Numerous reports point B19V as a new cardiotropic virus that may frequently cause acute inflammatory myocarditis (iMC) which leads to DCM[42],[43] and isolated ventricular diastolic dysfunction[44]. B19V has been reported to infect intracardiac endothelial cells of arterioles or venules which may impair microcirculation of the myocardial cells besides owing to inflammatory cells penetration into the myocardium and may cause ventricular dysfunction and secondary myocyte necrosis[42],[43]. Further, genotypes 1 and 2 of B19V have been commonly detected in endomyocardial tissues of myocarditis (MC), while genotype 2 is more common in iMC and in females[45]. Active B19V infection in such patients was documented by the finding of B19V-mRNA replication intermediates; study at molecular level showed B19V reactivation from latency and induction of altered cardiac gene expression in a subgroup of cardiomyopathy patients[45],[46]. Endothelial cell regeneration may also be inhibited through B19V-infected circulating angiogenic cells in patients with DCM[47]. B19V association in the pathogenesis of MC and its progression towards MC/DCM remains unproven.

Renal affliction

Renal afflictions of B19V have been reported in a variety of clinical situations with pathological lesions[73] such as acute thrombotic microangiopathy[48], focal segmental glomerulosclerosis or collapsing glomerulopathy[49],[50], post-infectious glomerulonephritis[51], endocapillary proliferative glomerulonephritis[52] and anaemia in renal transplant recipients[53]. Mechanisms involved in these renal pathologies, which are associated with B19V may include causation of vasculitic changes in intra-renal small- and medium-sized blood vessels, production of cytopathic effects on glomerular epithelial or endothelial cells and massive deposition of immune complexes on subendothelial cells which is seen as electron-dense deposits on electron microscopy and all these pathological lesions result clinically in impaired immune responses, deficient production of erythropoietin besides decrease in erythrocyte survival[47],[51],[52]. It has been estimated that only two per cent renal transplant recipients get B19V infection while another study reports it as high as 30 per cent[52],[53].

Hepatic affliction

Liver infection by B19V has been reported as a possible causative agent of hepatitis or hepatitis with anaemia and even acute liver failure based on finding of B19V DNA in liver tissue in children with fulminant liver failure and aplastic anaemia[54],[55],[56],[57],[74]. We also found B19V as a sole causative agent in a few children with acute viral hepatitis, but most children had B19V co-infection along with other hepatotropic viruses[18]. Currently, B19V-induced hepatitis is under-recognized though it may cause elevation of liver transaminases, acute or chronic hepatitis and rarely fulminant liver failure, and it can also cause macrophage activation syndrome that may be fatal and fibrosing cholestatic hepatitis[75]. Although foetal hepatocytes have receptors for B19V, later in adults, it is non-permissive infection and it may be serious enough to require liver transplantation or bone marrow failure[76]; the mechanism of B19V-induced hepatic injury is unclear, but experiment in mice has shown direct hepatic injury through non-structural-1 protein (NS1) or VP1 unique region (VP1u) proteins of B19V[77],[78].

Neurological affliction

A systematic review on neurological involvement of B19V-related infections included 129 patients, of whom 79 (61.2%) had central nervous system manifestations, 41 (31.8%) had peripheral nervous system manifestations and nine (7%) had myalgic encephalomyelitis, but most had encephalitis (50/129) ultimately[79]. Several other neurological afflictions[80],[81], acute encephalitis and encephalopathy[58], focal seizure[59],[60], acute cerebellitis[61], mononeuropathy multiplex[62], and Guillain-Barré syndrome[63] have been reported, but the mechanism is largely obscure; however, molecular mimicry and autoimmunity to basic myelin protein are most likely as in multiple sclerosis[64].

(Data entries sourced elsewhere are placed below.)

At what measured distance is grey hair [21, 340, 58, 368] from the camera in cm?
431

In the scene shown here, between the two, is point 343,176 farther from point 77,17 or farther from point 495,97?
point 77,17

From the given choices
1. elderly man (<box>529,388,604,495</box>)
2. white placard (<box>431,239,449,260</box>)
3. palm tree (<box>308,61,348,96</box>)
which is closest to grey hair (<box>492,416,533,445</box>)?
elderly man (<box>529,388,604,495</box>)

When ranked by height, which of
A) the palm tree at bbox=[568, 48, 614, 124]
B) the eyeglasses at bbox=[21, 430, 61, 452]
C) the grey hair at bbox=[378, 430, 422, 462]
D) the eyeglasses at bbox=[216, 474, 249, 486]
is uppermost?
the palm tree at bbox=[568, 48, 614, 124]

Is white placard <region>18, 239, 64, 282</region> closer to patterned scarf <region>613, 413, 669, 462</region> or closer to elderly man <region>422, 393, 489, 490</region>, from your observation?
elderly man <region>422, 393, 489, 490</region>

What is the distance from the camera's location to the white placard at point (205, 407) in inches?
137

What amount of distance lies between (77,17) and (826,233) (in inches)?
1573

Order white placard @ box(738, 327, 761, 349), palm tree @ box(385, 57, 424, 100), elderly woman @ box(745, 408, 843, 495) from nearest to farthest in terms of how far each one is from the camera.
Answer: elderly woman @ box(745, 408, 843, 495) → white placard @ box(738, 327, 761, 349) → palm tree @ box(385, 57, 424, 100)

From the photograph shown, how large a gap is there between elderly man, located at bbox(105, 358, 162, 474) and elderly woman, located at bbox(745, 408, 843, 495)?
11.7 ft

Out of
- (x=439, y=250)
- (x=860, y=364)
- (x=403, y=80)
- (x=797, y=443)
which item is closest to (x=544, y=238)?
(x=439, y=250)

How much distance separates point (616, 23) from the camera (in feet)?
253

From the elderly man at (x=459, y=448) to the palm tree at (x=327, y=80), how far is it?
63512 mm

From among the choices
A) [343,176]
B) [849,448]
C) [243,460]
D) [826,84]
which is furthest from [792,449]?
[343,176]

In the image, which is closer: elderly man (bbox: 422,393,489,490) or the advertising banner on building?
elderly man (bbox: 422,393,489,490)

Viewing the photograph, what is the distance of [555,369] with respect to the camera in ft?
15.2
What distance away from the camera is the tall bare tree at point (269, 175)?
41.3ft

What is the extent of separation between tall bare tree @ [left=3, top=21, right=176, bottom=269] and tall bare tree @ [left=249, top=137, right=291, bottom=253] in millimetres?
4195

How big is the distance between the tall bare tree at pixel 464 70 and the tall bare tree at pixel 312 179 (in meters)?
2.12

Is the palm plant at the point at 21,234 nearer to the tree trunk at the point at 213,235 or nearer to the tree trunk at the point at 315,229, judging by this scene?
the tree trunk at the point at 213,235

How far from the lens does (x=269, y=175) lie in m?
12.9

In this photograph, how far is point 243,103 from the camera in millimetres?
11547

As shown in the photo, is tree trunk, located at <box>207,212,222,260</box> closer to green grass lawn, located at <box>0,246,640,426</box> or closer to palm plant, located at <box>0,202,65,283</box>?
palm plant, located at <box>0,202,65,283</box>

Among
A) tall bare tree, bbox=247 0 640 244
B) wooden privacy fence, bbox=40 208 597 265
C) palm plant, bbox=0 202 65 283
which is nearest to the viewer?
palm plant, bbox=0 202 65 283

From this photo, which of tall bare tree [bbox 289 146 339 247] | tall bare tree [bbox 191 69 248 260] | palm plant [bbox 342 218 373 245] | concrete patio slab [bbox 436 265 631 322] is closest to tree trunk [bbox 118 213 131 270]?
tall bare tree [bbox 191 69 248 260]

Placental infection by B19V besides causing well-documented non-immune hydrops foetalis, has also been reported to cause foetal anaemia and spontaneous abortions[82], congenital infections[83] and more serious placental abruptions[84]. Gut infections due to B19V infection has been shown to be localized in the intestinal mucosa andreported to cause severe inflammatory bowel disease[85],[86] while non-occlusive ischaemic gangrene of stomach or bowel caused by B19V was reported by us[22]. Recently, splenic infarct due to B19V has been reported[87].

Haematological affliction

Haematological[88] infections due to B19V presenting as aplastic crisis[2] were the first documented clinical manifestation of this virus. B19V targets erythroid progenitor cells such as erythroblast in the bone marrow and may causes lytic infection resulting in severe anemia[11],[65], PRCA which may lead to myelodysplasia[17]. Non-erythroid cell[68] infections by B19V involving platelets are uncommon but may occur as some of the thrombocytes are known to possess receptor for B19V and thus cause thrombocytopaenia with anaemia or bicytopaenias[18],[19], while our report on acquired pure amegakaryocytic thrombocytopenia[20] remains solitary. Other afflictions such as macrophage activation as in haemophagocytosis syndrome[19] induced by B19V are also rare. Further, non-erythroid cell[68] infections of leucocytic cells by B19V include leucopenia and agranulocytosis[69] while more severe disorders reported are pancytopenia[70], bone marrow failures[71], aplastic anaemia and necrosis of bone marrow or fat embolism[89].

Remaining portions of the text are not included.